All Publicity is Good Publicity, Unless it is a HIPAA BreachOctober 10, 2018 |
A recent U.S. Department of Health and Human Services, Office for Civil Rights (OCR) settlement illustrates why health care facilities must carefully consider potential privacy risks and take precautionary steps before allowing a camera crew to film on their premises.
OCR settled with three Massachusetts hospitals for a total amount of $999,000 for violations of the Health Insurance Portability and Accountability Act (HIPAA) when filming an ABC television series intended to provide positive marketing and publicity for the hospitals.
The hospitals – Boston Medical Center, Brigham and Women’s Hospital, and Massachusetts General Hospital – permitted the filming of a medical documentary series on their premises without first obtaining their patients’ consent. OCR Director Roger Severino explained: “Patients in hospitals expect to encounter doctors and nurses when getting treatment, not film crews recording them at their most private and vulnerable moments.” Accordingly, health care providers under HIPAA are required to obtain patient authorization prior to disclosing or giving access to their protected health information to third parties.

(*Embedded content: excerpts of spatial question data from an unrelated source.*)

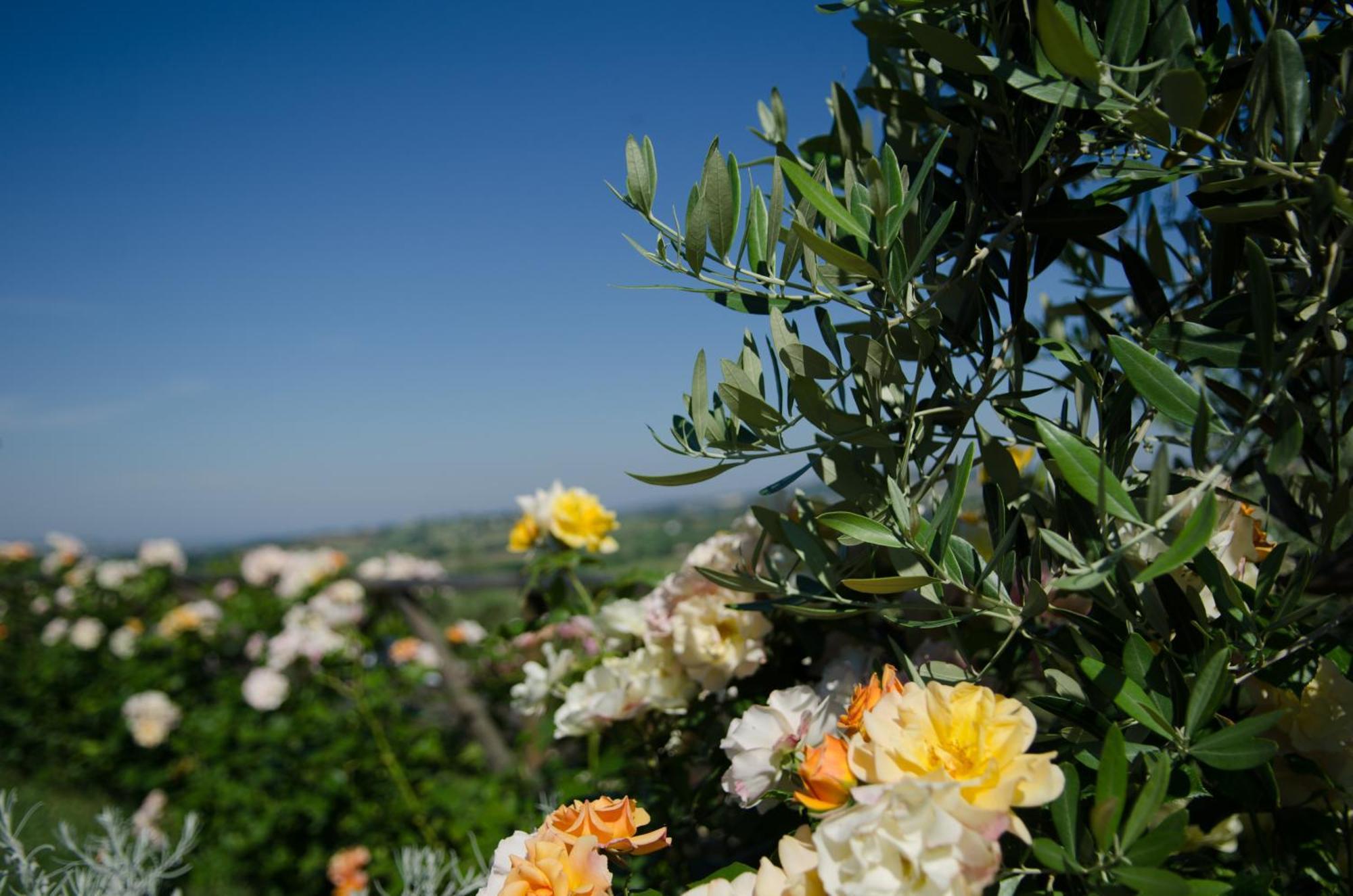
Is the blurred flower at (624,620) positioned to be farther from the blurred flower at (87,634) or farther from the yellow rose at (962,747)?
the blurred flower at (87,634)

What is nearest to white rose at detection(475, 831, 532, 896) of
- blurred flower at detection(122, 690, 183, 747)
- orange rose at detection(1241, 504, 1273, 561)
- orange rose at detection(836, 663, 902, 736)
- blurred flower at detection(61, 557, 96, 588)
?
orange rose at detection(836, 663, 902, 736)

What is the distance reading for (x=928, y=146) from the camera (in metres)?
0.90

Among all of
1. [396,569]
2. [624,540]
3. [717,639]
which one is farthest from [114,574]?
[717,639]

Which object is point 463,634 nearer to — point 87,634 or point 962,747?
point 87,634

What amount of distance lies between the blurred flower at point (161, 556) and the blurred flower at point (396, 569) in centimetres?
240

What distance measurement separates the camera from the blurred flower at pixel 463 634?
12.8 ft

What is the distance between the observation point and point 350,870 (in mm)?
2752

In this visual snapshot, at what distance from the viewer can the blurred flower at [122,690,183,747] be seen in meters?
4.12

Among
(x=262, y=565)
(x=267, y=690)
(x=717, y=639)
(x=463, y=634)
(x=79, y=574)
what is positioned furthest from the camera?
(x=79, y=574)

In prior guidance1 issued on this issue, OCR explained that it is not sufficient for a health care provider to require media personnel to mask the identities of patients (e.g., through blurring, pixilation or voice altering techniques) when recorded content is made available to the general public, because the provider is not permitted to make such information available to the media personnel in the first place without patient authorization. All patients that are located where media personnel will be present, or whose protected health information will be accessible to such media personnel, must provide prior authorization to such disclosure of their protected health information.
HIPAA only provides a few narrow exceptions where a patient’s authorization need not be obtained before disclosing information to the media. The exceptions include: (i) if the information is disclosed in order for the media to help identify or locate the family of an unidentified and incapacitated patient, and provided that the health care provider believes, in his/her professional judgement, that such disclosure is in the best interests of the patient; and (ii) if the disclosure is limited to general information that does not disclose specific protected health information about an identified patient.
In addition, a health care provider may retain a film crew to produce training videos or other public relations content on his/her/its behalf, provided that the provider and film crew execute a proper HIPAA Business Associate Agreement and comply with all of the obligations thereof. Providers can also inform the public, through media or other channels, about the services and programs they offer, as long as such information does not disclose any protected health information that identifies a particular patient.
When evaluating privacy risks, health care providers should consider applicable state privacy laws in addition to the HIPAA rules.